Charles Henry Burgess, son of William Burgess Jr. and Catherine Chamberlain, born at Pine Valley, Utah, October 15, 1866, married Sarah Lena Hansen, daughter of Christian

Hansen and Karn Sophia Miller, born June 6, 1869 at American Fork, Utah. Was married October 11, 1890. They lived in American Fork, Utah, until in 1904 when they moved to Idaho where Mr. Burgess had filed on a homestead June 6, 1904.

When Mr. Burgess and his family came here, the railroad went only as far as Minidoka. They crossed the Snake River on a ferry boat at Howell’s Ferry. They went on to Albion, Idaho, where they lived until a log house could be built on their homestead. This was the first house built in View excepting the ones at Lunch Creek.
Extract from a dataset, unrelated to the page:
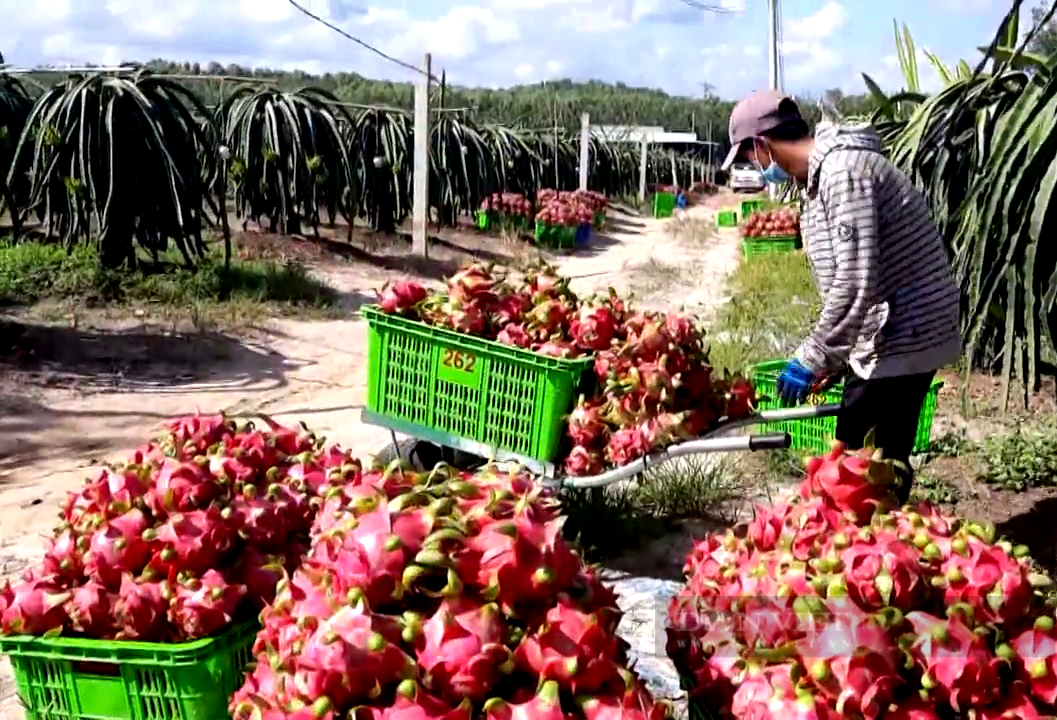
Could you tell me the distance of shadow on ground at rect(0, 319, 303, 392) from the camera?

As they had to live so much time on their homesteads, they alternated living in View and Albion until 1908. As there was no way to make a living on their farm with no water and also no school for the children, they spent a good share of the time in Albion for the children to go to school. Mr. Burgess worked on farms in Aibion, hauling wood to the Normal School and also worked some in Burley. It is said that he did the first plowing that was done in Burley. He did this to make a living, to get tools to farm with, and to educate his family.

In 1908 they moved onto their farm for the last time. The canals were being built at that time and he could stay at home and work on them. When the water was turned into the canals in 1909 and the people began to farm, the rabbits became so bad that it looked like they would drive the settlers out. But these pioneers did not come here to be driven out, so they banded together, built corrals of net wire and would have rabbit drives. The people--men, women and children--would form a large circle, two or three miles from these corrals and drive the rabbits with clubs. Often they would kill as many as 2,000 to 3,000 at one drive. 2500 were killed at one of the drives.

At night after these drives they would hold dances in View.

Mr. and Mrs. Burgess were active in religious and civic affairs. Mr. Burgess was very active in bringing the pipe line water to View.

He and his brother, Joseph C. Burgess, were partners with Alex and Frank Wrigley in a steam threshing Machine that did most of the threshing in the community for several years. This same engine was used in Lunch Creek Canyon as power to run a saw mill there to make lumber which was used to make houses, barns etc. Mr. Burgess, his brother-in-law, Oscar Hansen, Joe Burgess and others also tried out mining just south of the old Albion Dugway. They did quite a lot of digging on an incline shaft and tunnels at the bottom. They would use a horse and bucket to draw the dirt and rocks out of the shaft. The boys, Leslie and Oscar, would lead or ride the horse. They found a small

vein of lead and silver which assayed very high but did not find enough to make the mine pay. He also had a blacksmith shop on his farm that was freely used by the community.

Mrs. Burgess was very active in the Ward, holding positions as: Treasurer of the Relief Society when the Ward was organized in 1910; was counselor in Primary and later as President, Sunday School teacher, Secretary in the Genealogical Committee. She was one with Emma Woods that the Daughter of the Utah Pioneers named the Chapter in this Ward viz. Sarah Emma Camp. She was a life member of the Genealogical Society of Utah and has done quite a bit of temple work in Logan and Salt Lake Temples.

She was one of the women that did a lot of nursing in this community; also in

Albion, Oakley, Burley and some in California, when she lived there a short time.

She helped the following doctors: Minter, Patterson, Craner and Cutler. In 1914 the

Relief Society asked her to take a course in Red Cross Nursing which she did and

received her Certificate. She assisted in bringing 58 babies into this world.

Their oldest son, Leslie, served in the first World War, and their second son. Oscar, filled a mission in Canada.

As some of the first pioneers of the Minidoka project the Burgesses watched it grow from a struggling land of a few settlers to a growing, thriving place to one of the best farming communities of the U. S. A.

Of all the first homesteaders in 1904, Mr. Burgess is the only one who kept his homestead and lived on it until he died. Although he spent a few winters in California with his sans, Leslie and Oscar, and although Mrs. Burgess died there on June 10, 1929, at Los Angeles, California. This was always their home. Mr. Burgess died in the Cottage hospital in Burley following an operation, June 2, 1946 at the age of 79.

They were respected and honored in this community, were honest and good neighbors, truly pioneers.